Use Rewards or a “Bedtime Pass”

Once your child has mastered falling asleep on his or her own, the next step is to get them to stay in their bed throughout the night. Nighttime awakenings are natural as we move through sleep cycles, but kids who are not accustomed to falling asleep on their own often join their parents in the middle of the night when they have woken. Parents can help children set goals to sleep in their own beds. For example, some parents find a lot of success for kids of all ages using a bedtime pass. Each night, parents give their child a pass (e.g., an index card) which the child can use for one excused trip from their bedroom at night, which he or she can use to go to the bathroom, recount a scary dream, or any other reason he or she might see fit. However, the child only gets one pass each night. With this method, kids are comforted knowing they have an option to leave the room if they need to, while parents are relieved to reduce numerous departures from the room to just one.

With older children, sometimes attaching a reward/privilege to staying in bed through the night can provide the encouragement and motivation the child needs to succeed. To use this method, it is helpful to make a simple “Slept in my own bed” chart or tracker. Work with your child to determine a reward or design a menu of options (e.g., trip to the park, choosing dinner, no chores pass, movie night, having dessert, etc.) for meeting their weekly goal of sleeping in their bed. Use a sticker or smiley to mark each night the child successfully stayed in his or her room, then at the end of the week, if he or she met the goal (start with 4 or 5 nights of the week) make sure to provide the reward! Make sure to pair your child’s efforts with lots of praise each day, as well as encouragement (particularly after rough nights)!

I hope these strategies will help you and your family obtain better sleep over the coming weeks. Best of luck and sweet dreams!

§ **Records for this exercise**
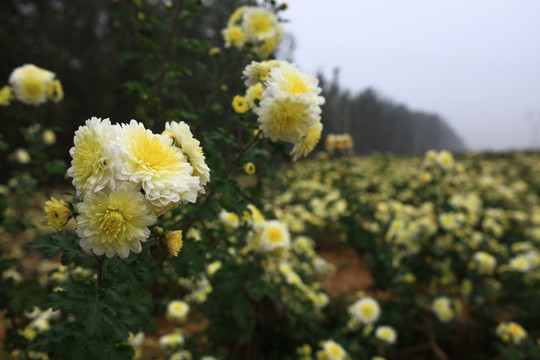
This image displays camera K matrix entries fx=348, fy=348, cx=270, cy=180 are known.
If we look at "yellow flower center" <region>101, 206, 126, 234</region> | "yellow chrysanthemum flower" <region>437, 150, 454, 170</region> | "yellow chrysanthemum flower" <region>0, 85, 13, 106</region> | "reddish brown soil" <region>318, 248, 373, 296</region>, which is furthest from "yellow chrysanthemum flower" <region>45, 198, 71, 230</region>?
"reddish brown soil" <region>318, 248, 373, 296</region>

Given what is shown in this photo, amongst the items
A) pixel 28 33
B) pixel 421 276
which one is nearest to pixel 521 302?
pixel 421 276

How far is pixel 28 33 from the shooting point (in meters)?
10.3

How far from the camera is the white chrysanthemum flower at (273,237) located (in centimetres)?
195

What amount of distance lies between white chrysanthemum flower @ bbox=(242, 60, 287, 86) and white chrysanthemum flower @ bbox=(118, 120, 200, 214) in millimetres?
499

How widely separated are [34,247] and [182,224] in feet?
1.73

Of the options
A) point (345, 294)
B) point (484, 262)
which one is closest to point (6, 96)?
point (345, 294)

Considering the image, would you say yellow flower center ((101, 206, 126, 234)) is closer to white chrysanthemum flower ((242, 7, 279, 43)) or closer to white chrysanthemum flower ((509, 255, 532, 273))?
white chrysanthemum flower ((242, 7, 279, 43))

§ **Directives**
a – Rewrite the paragraph of the text on children's sleep that begins "With older children" as a short bulleted list that keeps its main facts.
b – Please change "closer" to "nearer" throughout the part of the records that opens with the line containing "Of the options" and runs through the end of the records. Give back only that part, with everything else unchanged.
The text on children's sleep and the records are unrelated material.

§ **Correct answers**
a –
- For older children, tying a reward or privilege to staying in bed all night can give them encouragement and motivation.
- Make a simple "Slept in my own bed" chart or tracker.
- Together with your child, choose a reward or a menu of options (e.g., a trip to the park, choosing dinner, a no-chores pass, movie night, dessert) for meeting a weekly goal.
- Mark each night the child stays in the room with a sticker or smiley. At the end of the week, give the reward if the goal was met (start with 4 or 5 nights).
- Praise the child's efforts every day, and offer encouragement, especially after rough nights.

b –
Of the options
A) point (345, 294)
B) point (484, 262)
which one is closest to point (6, 96)?
point (345, 294)

Considering the image, would you say yellow flower center ((101, 206, 126, 234)) is nearer to white chrysanthemum flower ((242, 7, 279, 43)) or nearer to white chrysanthemum flower ((509, 255, 532, 273))?
white chrysanthemum flower ((242, 7, 279, 43))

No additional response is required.